=== Aufgaben ===
**A.** Wer ist laut dem Text über die Geldpolitik der Notenbanken Chefvolkswirt der EZB?
**B.** Nennen Sie alle Personen, die im Text über die Geldpolitik der Notenbanken namentlich vorkommen.
**C.** Schreiben Sie den Text über die Geldpolitik der Notenbanken im Anschluss an seinen letzten Satz weiter.
== Text
Viele Jahre haben die weltweiten Notenbanken die Bekämpfung der Inflation in den Mittelpunkt ihrer geldpolitischen Strategie gestellt. Als Inflationsziel galt die Marke von 2%. Bei einem Überschreiten signalisierten sie den Märkten, dass sie mit Zinserhöhungen gegensteuern wollten. Das funktionierte im Großen und Ganzen über Jahrzehnte recht ordentlich. Doch seit der Finanzkrise hat sich der Kurs geändert. Die Notenbanken fluten die Märkte mit immer mehr Geld und die Zinsen liegen heutzutage bestenfalls bei Null. Mit dem Ziel, die Wirtschaft anzukurbeln, verharrte die offiziell ausgewiesene Inflationsrate oft weit unter der angestrebten Zielmarke von 2 Prozent. Selbst im Wirtschaftsboom mit rekordniedriger Arbeitslosigkeit wollte sich der Preisanstieg nicht beschleunigen – weder in den USA, noch in Japan, noch in Europa.
Jetzt hat die US-Notenbank Fed angekündigt, künftig auch überschießende Inflationsraten zu tolerieren. Das bedeutet, dass die Inflation nach Corona auch deutlich über 2% liegen muss, um die Unterstützungen der Notenbanken finanzieren zu können. Doch was bedeutet dies in der Praxis? Die Fed wird künftig auch 4% Prozent Inflationsrate akzeptieren, ohne die Zinszügel anzuziehen. Ein ähnlicher Strategiewechsel bahnt sich in Europa bei der EZB an. Die Debatte begann im Frankfurter EZB-Hauptquartier bereits im vergangenen Herbst und nicht erst, als Christine Lagarde Mario Draghi als Präsidentin ablöste. Direkt nach dem Kursschwenk der Fed verkündete Philip Lane, der Chefvolkswirt der EZB, dass diese die Geldschleusen zur Bekämpfung der Corona-Pandemie, die derzeit als Begründung für alles herhalten muss, weiter geöffnet hält: „Wir können definitiv drauflegen, falls nötig.“ Die Folge dieses Notenbankschwenks: Die 2020er Jahre werden das Jahrzehnt der Null- oder gar Negativzinsen bleiben.
====
== Auszüge der Datensätze
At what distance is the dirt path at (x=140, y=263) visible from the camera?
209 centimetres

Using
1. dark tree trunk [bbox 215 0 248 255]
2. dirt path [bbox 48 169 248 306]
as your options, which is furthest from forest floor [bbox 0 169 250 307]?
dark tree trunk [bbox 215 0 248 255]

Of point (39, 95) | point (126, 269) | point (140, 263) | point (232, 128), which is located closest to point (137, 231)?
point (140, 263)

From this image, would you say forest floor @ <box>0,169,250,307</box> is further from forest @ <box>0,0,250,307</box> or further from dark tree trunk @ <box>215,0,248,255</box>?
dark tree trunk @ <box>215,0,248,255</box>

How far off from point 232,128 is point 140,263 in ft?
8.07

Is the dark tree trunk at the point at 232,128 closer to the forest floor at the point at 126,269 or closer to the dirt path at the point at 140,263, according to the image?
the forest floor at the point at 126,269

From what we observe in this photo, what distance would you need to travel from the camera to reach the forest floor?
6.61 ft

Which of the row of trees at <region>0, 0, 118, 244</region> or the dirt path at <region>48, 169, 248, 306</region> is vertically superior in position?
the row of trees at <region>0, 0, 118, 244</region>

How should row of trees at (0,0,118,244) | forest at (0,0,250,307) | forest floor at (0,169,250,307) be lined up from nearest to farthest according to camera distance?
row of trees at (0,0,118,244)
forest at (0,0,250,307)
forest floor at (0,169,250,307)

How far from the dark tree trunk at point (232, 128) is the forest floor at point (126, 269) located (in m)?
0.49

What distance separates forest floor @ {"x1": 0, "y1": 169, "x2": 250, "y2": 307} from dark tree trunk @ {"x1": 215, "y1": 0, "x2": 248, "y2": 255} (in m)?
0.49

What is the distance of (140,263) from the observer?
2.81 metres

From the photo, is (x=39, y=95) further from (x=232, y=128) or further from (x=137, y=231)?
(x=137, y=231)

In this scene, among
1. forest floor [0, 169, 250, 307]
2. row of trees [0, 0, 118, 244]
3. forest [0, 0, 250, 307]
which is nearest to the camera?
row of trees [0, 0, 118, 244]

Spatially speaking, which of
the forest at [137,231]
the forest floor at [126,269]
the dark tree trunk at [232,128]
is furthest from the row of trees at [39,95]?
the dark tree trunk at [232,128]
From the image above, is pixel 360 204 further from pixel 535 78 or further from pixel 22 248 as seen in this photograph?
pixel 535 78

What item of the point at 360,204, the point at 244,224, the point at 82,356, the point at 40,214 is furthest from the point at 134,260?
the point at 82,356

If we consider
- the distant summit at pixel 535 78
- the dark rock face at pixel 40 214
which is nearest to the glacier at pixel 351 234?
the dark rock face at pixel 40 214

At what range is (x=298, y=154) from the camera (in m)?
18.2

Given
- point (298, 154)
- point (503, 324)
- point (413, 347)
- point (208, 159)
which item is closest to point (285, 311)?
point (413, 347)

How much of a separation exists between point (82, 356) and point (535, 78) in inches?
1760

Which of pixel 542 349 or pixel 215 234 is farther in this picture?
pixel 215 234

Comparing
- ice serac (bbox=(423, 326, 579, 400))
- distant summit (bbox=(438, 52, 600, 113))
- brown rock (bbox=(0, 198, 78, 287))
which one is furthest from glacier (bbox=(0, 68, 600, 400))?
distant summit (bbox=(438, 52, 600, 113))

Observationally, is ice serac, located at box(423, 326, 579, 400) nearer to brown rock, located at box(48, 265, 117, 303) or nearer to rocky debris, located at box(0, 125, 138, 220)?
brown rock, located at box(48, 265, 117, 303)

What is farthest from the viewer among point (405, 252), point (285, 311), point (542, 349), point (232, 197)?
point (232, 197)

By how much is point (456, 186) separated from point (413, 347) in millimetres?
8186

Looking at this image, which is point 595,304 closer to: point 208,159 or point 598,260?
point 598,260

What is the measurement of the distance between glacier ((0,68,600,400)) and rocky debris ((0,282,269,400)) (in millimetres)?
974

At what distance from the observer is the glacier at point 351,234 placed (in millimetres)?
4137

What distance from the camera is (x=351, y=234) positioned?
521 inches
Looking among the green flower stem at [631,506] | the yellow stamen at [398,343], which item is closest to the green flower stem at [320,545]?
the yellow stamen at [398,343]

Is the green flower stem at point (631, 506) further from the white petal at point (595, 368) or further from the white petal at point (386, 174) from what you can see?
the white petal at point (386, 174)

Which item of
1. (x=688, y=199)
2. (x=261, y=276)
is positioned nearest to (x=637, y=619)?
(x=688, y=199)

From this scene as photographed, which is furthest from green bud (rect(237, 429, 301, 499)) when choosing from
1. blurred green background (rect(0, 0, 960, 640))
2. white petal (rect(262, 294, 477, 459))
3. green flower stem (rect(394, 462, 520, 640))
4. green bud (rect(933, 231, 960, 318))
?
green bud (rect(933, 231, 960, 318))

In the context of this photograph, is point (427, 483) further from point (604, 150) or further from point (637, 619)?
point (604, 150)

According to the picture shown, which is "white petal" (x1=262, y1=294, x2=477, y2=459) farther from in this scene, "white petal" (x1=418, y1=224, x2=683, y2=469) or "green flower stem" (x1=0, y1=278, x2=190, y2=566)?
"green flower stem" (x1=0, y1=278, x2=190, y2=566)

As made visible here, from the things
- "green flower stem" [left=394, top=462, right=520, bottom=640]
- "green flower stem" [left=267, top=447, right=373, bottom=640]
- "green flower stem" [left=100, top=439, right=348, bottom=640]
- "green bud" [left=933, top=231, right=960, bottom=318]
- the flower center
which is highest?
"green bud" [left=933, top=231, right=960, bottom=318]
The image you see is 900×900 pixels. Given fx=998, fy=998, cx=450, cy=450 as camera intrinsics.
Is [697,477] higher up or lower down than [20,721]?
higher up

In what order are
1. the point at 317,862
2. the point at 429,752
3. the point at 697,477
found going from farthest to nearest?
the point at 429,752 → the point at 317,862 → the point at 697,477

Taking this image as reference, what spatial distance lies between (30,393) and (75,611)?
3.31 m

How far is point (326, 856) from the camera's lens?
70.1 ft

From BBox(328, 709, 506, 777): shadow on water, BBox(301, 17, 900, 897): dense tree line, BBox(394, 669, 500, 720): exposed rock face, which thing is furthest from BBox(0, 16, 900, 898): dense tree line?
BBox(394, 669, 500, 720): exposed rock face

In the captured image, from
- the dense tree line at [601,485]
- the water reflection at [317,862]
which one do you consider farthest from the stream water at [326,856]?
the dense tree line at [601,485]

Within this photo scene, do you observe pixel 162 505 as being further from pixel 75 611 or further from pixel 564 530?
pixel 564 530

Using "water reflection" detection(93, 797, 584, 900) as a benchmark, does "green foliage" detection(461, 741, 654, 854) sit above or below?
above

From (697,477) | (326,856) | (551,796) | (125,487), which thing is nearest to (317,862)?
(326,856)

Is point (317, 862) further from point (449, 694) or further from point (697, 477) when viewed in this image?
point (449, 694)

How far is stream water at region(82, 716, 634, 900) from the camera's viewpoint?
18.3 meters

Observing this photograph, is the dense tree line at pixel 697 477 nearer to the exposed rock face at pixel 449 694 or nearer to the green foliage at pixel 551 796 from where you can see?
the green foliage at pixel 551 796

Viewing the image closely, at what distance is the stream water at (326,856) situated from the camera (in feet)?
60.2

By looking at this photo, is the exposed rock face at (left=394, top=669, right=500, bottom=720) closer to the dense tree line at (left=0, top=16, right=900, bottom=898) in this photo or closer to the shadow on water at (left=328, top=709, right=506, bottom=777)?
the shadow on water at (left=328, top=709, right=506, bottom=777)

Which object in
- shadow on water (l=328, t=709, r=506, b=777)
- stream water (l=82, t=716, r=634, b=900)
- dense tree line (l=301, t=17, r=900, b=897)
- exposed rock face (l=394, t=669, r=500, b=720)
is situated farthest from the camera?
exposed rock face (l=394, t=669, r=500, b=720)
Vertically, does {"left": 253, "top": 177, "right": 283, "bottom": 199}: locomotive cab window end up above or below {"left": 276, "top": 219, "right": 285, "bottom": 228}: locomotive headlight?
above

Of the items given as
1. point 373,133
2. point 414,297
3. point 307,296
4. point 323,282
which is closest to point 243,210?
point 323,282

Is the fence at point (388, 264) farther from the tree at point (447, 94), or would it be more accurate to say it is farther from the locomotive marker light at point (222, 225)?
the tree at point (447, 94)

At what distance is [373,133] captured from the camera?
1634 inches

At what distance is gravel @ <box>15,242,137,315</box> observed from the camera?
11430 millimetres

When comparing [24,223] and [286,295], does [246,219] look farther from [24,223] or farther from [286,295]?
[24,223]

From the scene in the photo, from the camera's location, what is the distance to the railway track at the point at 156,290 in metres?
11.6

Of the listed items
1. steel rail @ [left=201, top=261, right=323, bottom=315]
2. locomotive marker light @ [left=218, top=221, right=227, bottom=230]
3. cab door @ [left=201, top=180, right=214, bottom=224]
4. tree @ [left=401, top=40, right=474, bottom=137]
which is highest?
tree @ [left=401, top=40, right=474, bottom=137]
====
=== Ihre Antworten ===
**A.** Philip Lane

**B.** Christine Lagarde, Mario Draghi, Philip Lane

**C.**
Chancen, Risiken und Nebenwirkungen der Politik
Insolvenzen bleiben erstmal aus. Was sich gut anhört, kann aber ein Problem werden. Denn wo die Zinsen für das Fremdkapital selbst bei höheren Inflationsraten niedrig bleiben, werden auch nicht konkurrenzfähige Firmen überleben und damit die Produktivitätsentwicklung von Volkswirtschaften bremsen.
Weil die Bevölkerung immer älter wird steigt die Sparquote, um für den Ruhestand vorzusorgen. Weil Zinsanlagen keine realen Vermögenzuwächse mehr versprechen, der Zins- und Zinseszinseffekt von den Notenbanken eliminiert wurde, werden Sachwerte in Mode bleiben. Das könnte zur Folge haben, dass z.B. die Marktkapitalisierungen der Tech-Giganten und Quasi-Monopolisten (Google, Apple, Facebook und Amazon) weiter ansteigen – obwohl sie eigentlich schon eine sehr hohe Bewertung aufweisen. Aktien und Immobilien, Gold und andere Edelmetalle haben Konjunktur. Aber es ist auch Vorsicht geboten. Manche Unternehmen, die im Windschatten der Notenbankpolitik extreme Anstiege verzeichnet haben, können auch zur Gefahr werden. Daher sind ein selektives Vorgehen und ein genauer Blick auf die Bilanzen auch in Zukunft wichtige Faktoren bei der Vermögensanlage.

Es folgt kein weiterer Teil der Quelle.